Quatro mulheres numa sala. Uma reza, a outra acende um cigarro, a terceira pega seu batom, enquanto a quarta sai mais uma vez para andar. Elas não se cumprimentariam se se cruzassem na rua... Aguardam para prestar depoimento. Um homem que cometeu um crime é a única pista que liga essas vidas na história que a portuguesa Dulce Maria Cardoso tece no romance "Campo de Sangue" (Companhia das Letras), lançado no Brasil durante a 12ª Bienal Internacional do Rio.
O mistério que o livro traz, no entanto, não gira em torno do criminoso. Ele é identificado logo no primeiro parágrafo. O que não se sabe é quem é a vítima e qual foi o crime. Em suma, um policial às avessas, como concluíram os franceses, segundo Cardoso, 40.
"O que me espantou foi que durante três anos em Portugal ninguém falou de "Campo de Sangue" [lançado lá em 2002] como romance policial. Eu mesma nunca julguei que o que tinha escrito pudesse ser lido dessa maneira. E, de fato, há um crime e o mistério com relação à vítima", destaca ela.
Essa constatação aponta uma marca original no livro de estréia dessa portuguesa nascida em Trás-os-Montes, mas é pouco para concluir de que matéria ele trata, como Cardoso revela: "Devo confessar que esse crime é de todos os que acontecem no livro o que menos me inquieta. Interessam-me mais os não-crimes".

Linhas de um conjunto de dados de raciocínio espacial

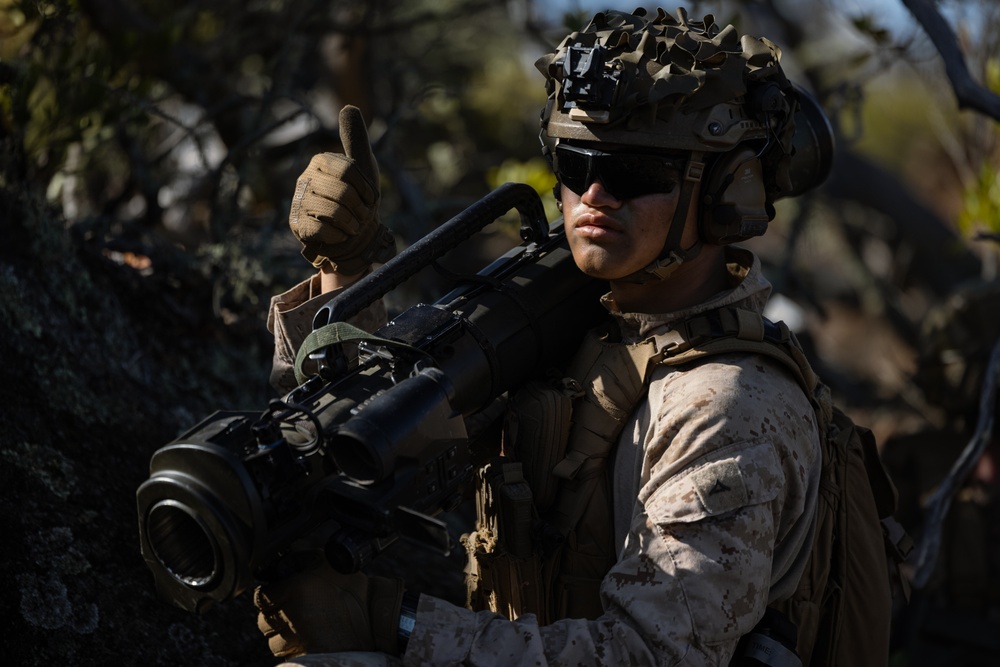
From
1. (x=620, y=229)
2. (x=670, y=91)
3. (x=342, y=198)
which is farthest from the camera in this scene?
(x=342, y=198)

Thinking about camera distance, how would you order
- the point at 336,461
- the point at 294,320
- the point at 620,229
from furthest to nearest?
1. the point at 294,320
2. the point at 620,229
3. the point at 336,461

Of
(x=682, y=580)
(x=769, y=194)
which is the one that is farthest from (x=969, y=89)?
(x=682, y=580)

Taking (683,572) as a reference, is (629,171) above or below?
above

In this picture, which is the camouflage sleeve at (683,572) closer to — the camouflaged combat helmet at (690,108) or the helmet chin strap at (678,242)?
the helmet chin strap at (678,242)

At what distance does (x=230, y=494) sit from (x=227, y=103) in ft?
8.95

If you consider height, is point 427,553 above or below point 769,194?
below

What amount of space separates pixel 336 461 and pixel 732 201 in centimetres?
108

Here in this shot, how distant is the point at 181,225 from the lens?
17.9 feet

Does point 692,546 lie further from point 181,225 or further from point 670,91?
point 181,225

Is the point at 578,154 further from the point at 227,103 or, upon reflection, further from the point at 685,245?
the point at 227,103

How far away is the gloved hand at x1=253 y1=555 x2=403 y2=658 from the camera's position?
2119 millimetres

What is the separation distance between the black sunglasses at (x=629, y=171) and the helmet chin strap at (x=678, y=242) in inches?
1.1

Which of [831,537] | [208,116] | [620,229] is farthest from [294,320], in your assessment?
[208,116]

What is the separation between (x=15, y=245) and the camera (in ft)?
10.9
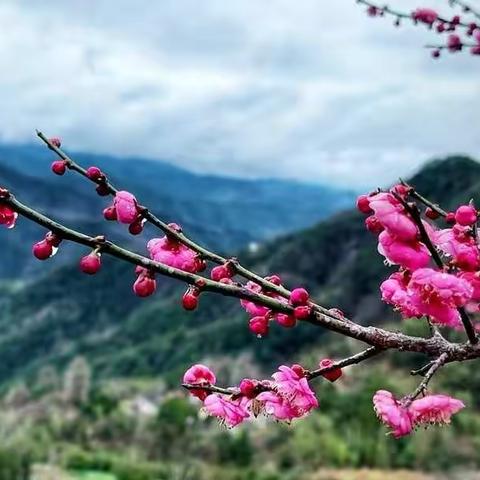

# DETALHES DA TAREFA
Transcreva do texto extraído o trecho que vai de "Quatro mulheres numa" até "Internacional do Rio.". As entradas são um material à parte, sem ligação com o texto extraído.

# RESPOSTA
Quatro mulheres numa sala. Uma reza, a outra acende um cigarro, a terceira pega seu batom, enquanto a quarta sai mais uma vez para andar. Elas não se cumprimentariam se se cruzassem na rua... Aguardam para prestar depoimento. Um homem que cometeu um crime é a única pista que liga essas vidas na história que a portuguesa Dulce Maria Cardoso tece no romance "Campo de Sangue" (Companhia das Letras), lançado no Brasil durante a 12ª Bienal Internacional do Rio.